EXERCISE OBJECTIVE:
After finding the line containing "High-end Case Cover" below, please output that line and each following one through the line containing "למעשנה ברמה גבוהה", exactly as written.

DATA FOR ANALYSIS:
-*-

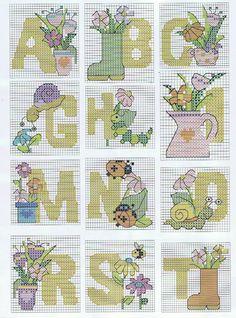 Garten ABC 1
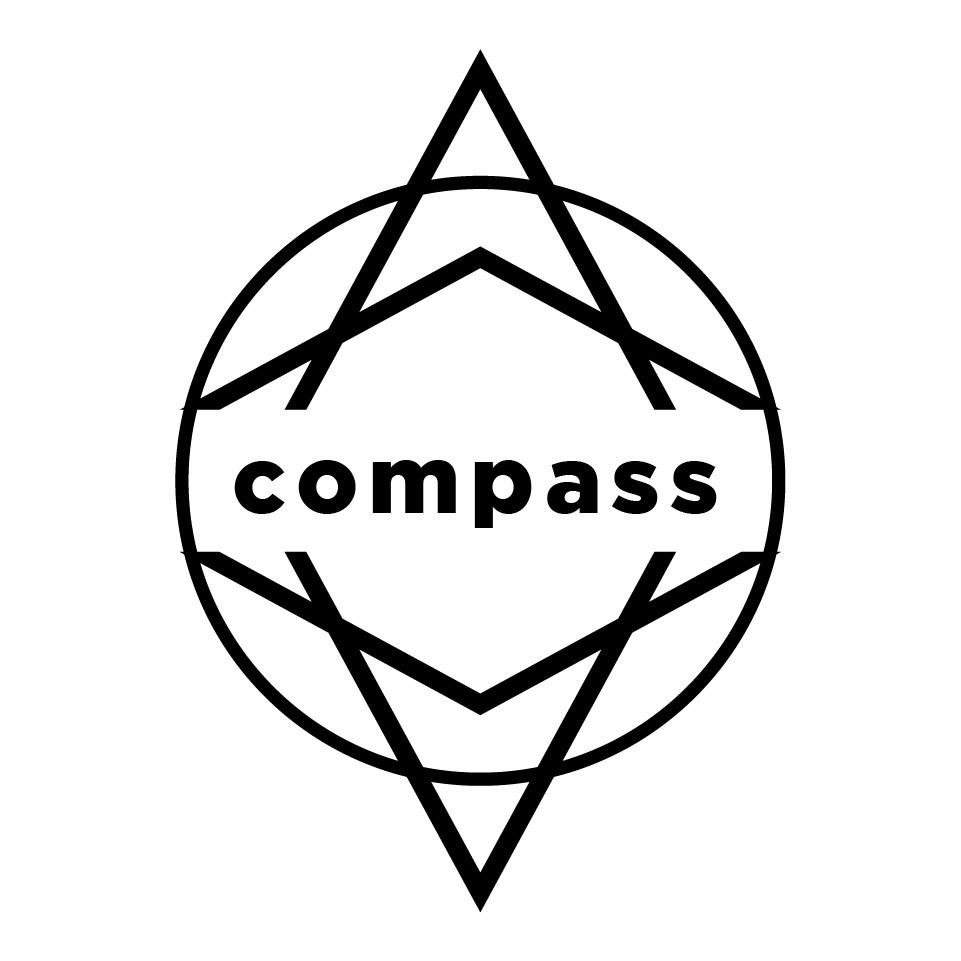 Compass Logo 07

-*-

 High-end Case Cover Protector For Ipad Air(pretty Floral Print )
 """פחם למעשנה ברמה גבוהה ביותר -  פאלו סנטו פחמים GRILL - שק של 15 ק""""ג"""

-*-

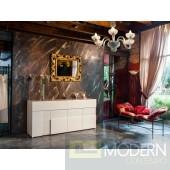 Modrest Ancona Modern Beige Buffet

-*-

RESPONSE:
 High-end Case Cover Protector For Ipad Air(pretty Floral Print )
 """פחם למעשנה ברמה גבוהה ביותר -  פאלו סנטו פחמים GRILL - שק של 15 ק""""ג"""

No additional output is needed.